Look below for the line with "United States, site archbold_FL-26."; begin the copy there and stop after the line with "New Zealand, site", keeping the text exact and the pictures out.

Listed records:
········

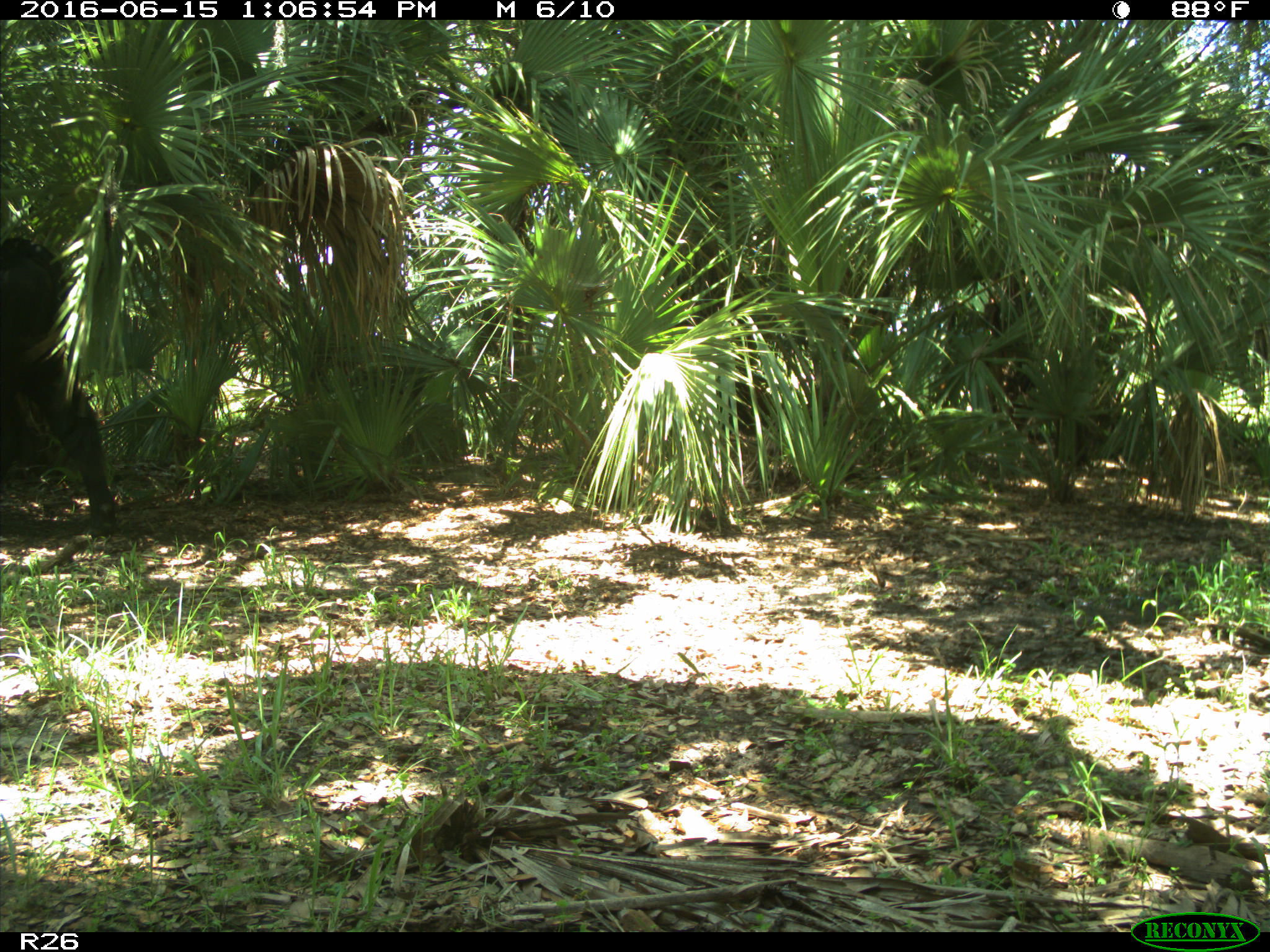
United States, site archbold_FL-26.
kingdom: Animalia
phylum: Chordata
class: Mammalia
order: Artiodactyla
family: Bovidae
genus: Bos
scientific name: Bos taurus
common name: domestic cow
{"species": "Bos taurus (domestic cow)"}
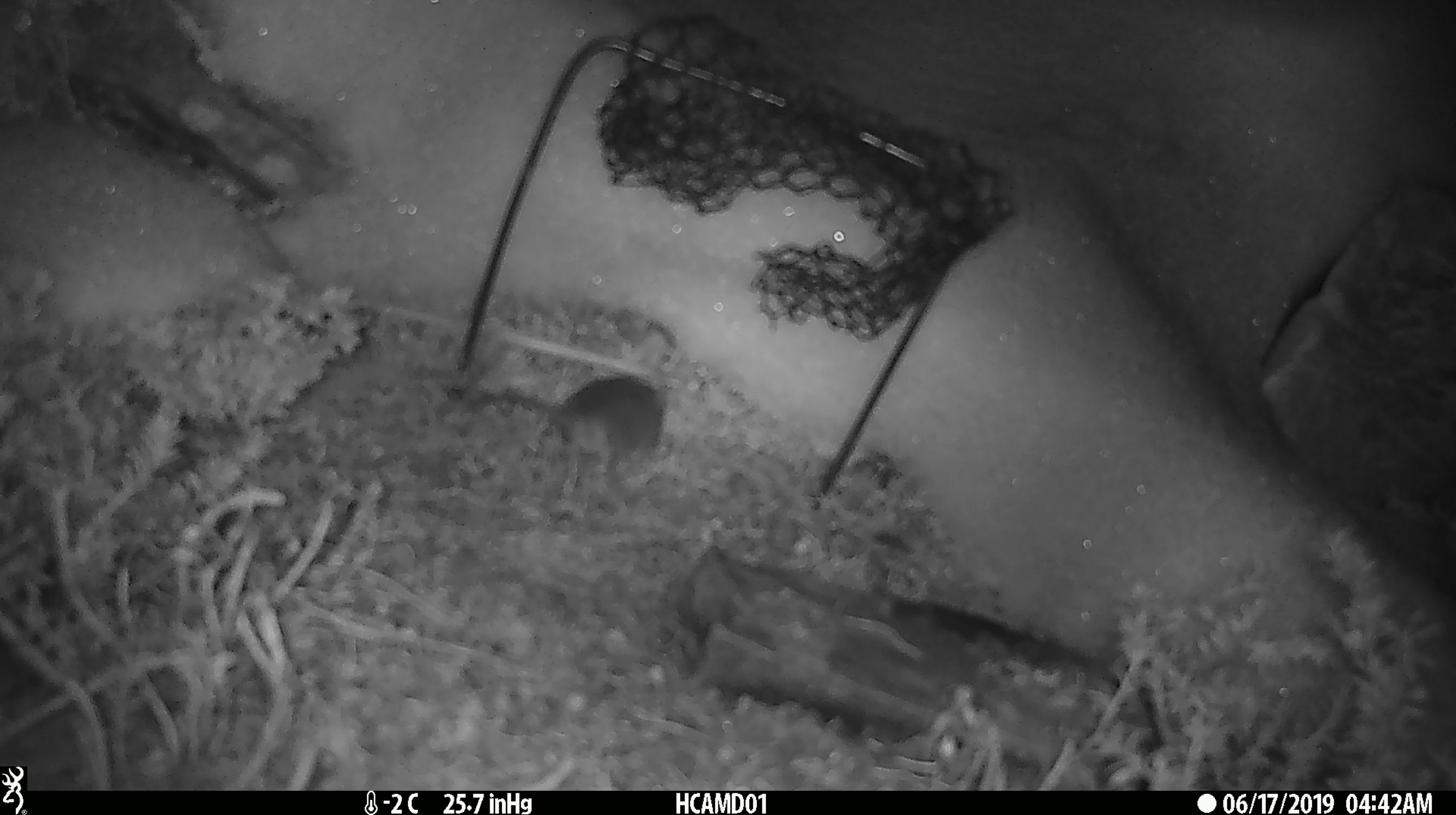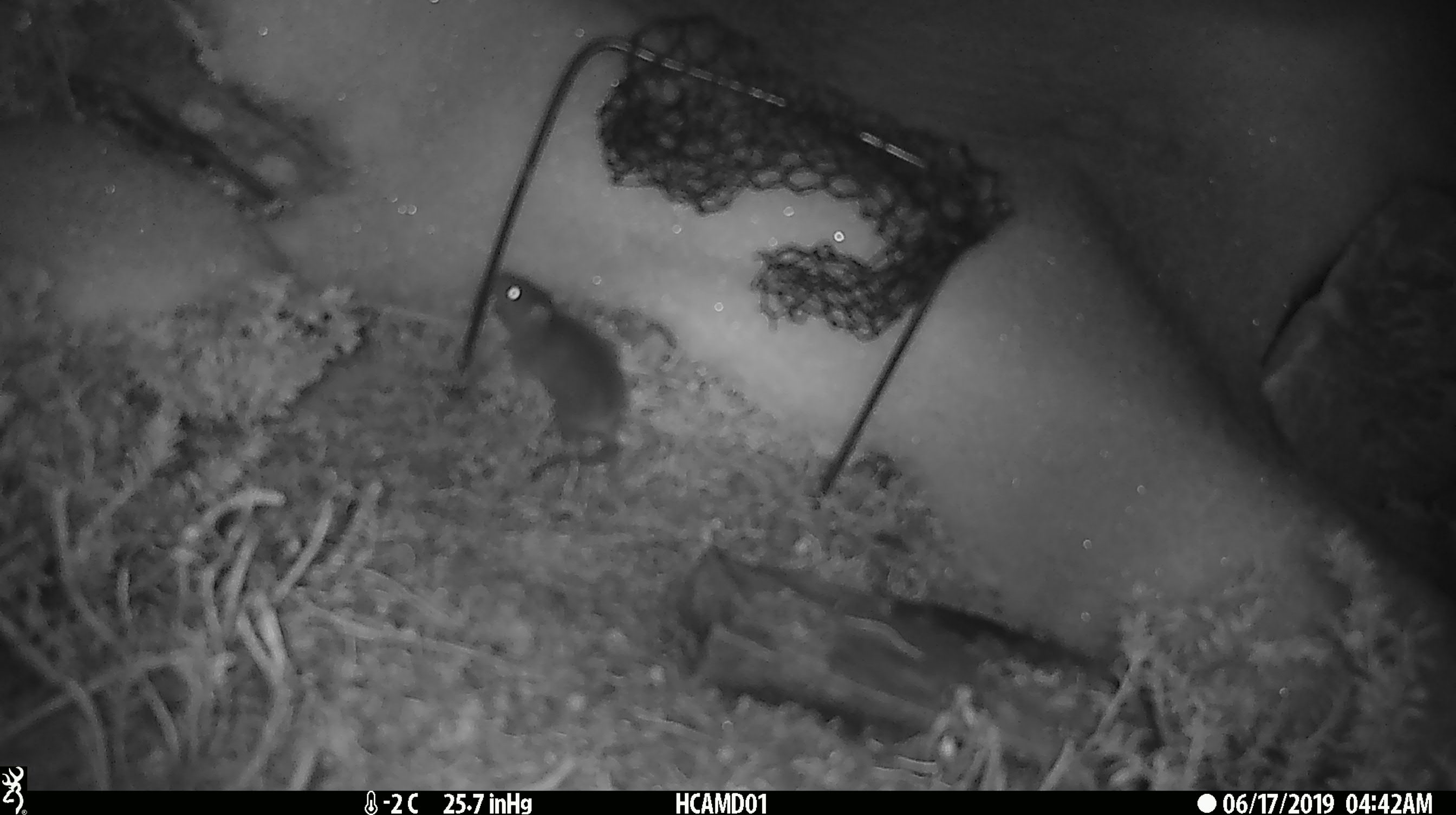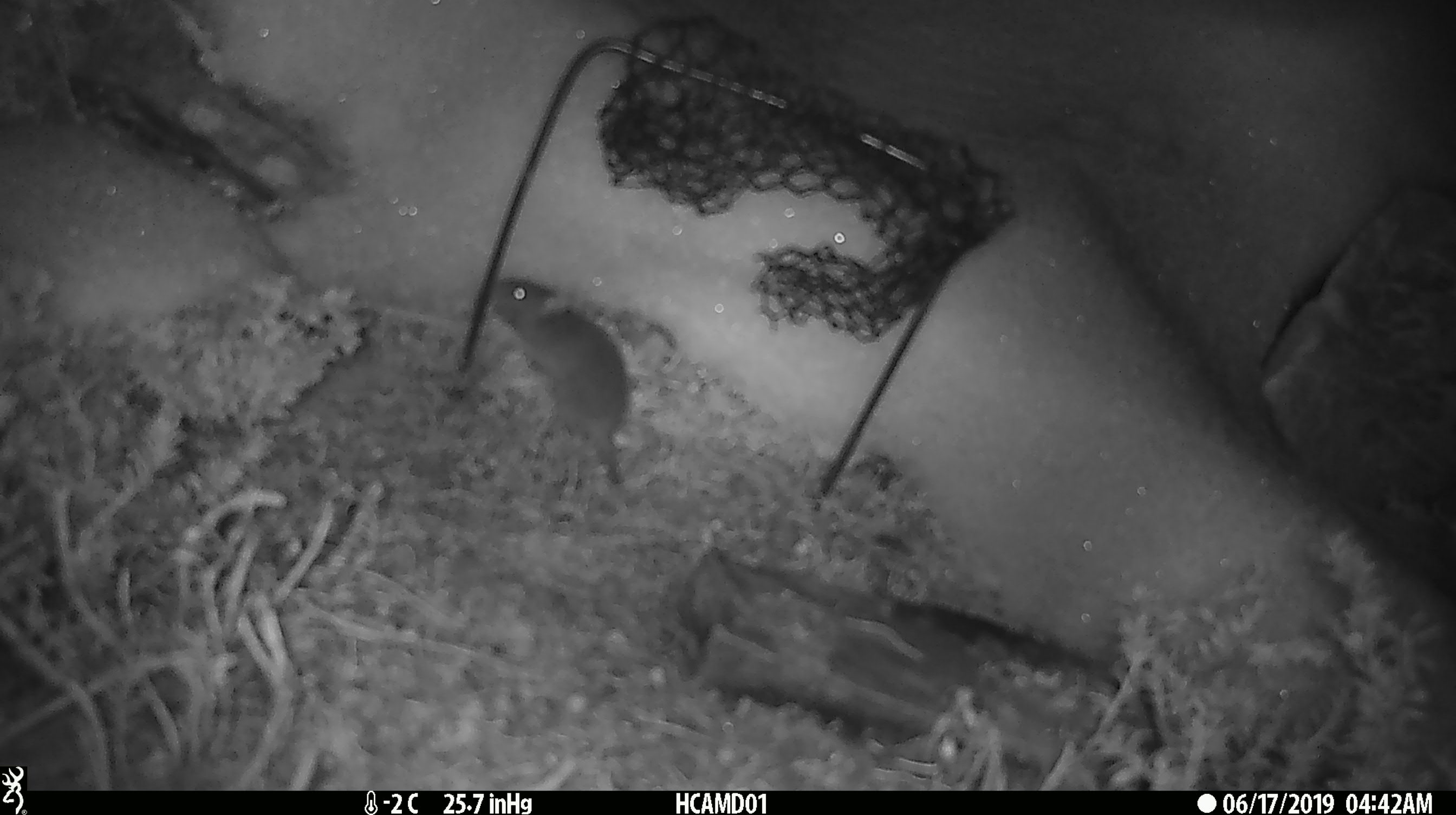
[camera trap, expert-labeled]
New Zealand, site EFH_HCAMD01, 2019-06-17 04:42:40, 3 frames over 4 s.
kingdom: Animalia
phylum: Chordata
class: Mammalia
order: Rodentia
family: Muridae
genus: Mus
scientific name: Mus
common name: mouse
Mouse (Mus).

········

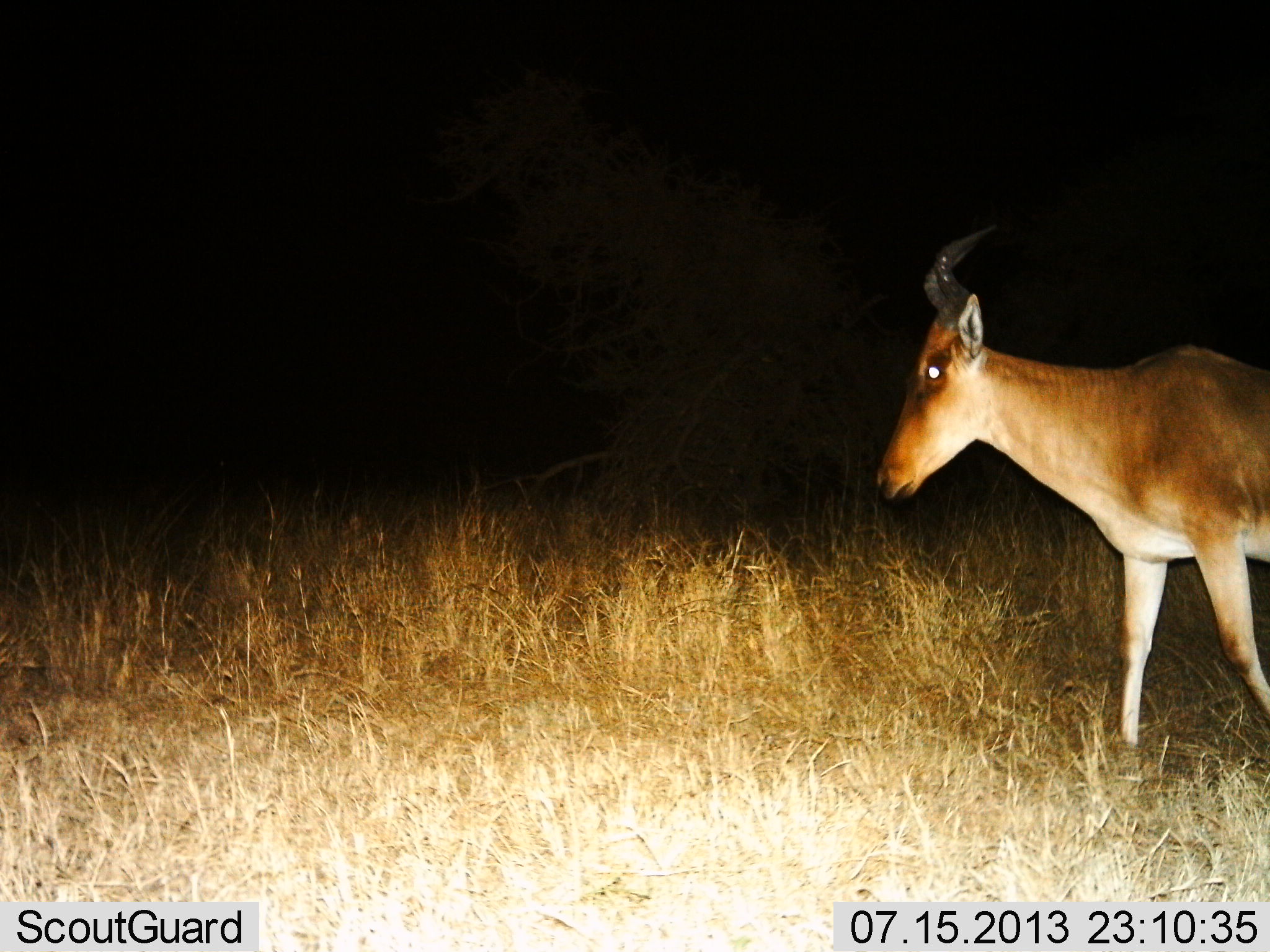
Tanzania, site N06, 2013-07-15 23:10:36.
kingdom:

········

Response below:
United States, site archbold_FL-26.
kingdom: Animalia
phylum: Chordata
class: Mammalia
order: Artiodactyla
family: Bovidae
genus: Bos
scientific name: Bos taurus
common name: domestic cow
{"species": "Bos taurus (domestic cow)"}
[camera trap, expert-labeled]
New Zealand, site EFH_HCAMD01, 2019-06-17 04:42:40, 3 frames over 4 s.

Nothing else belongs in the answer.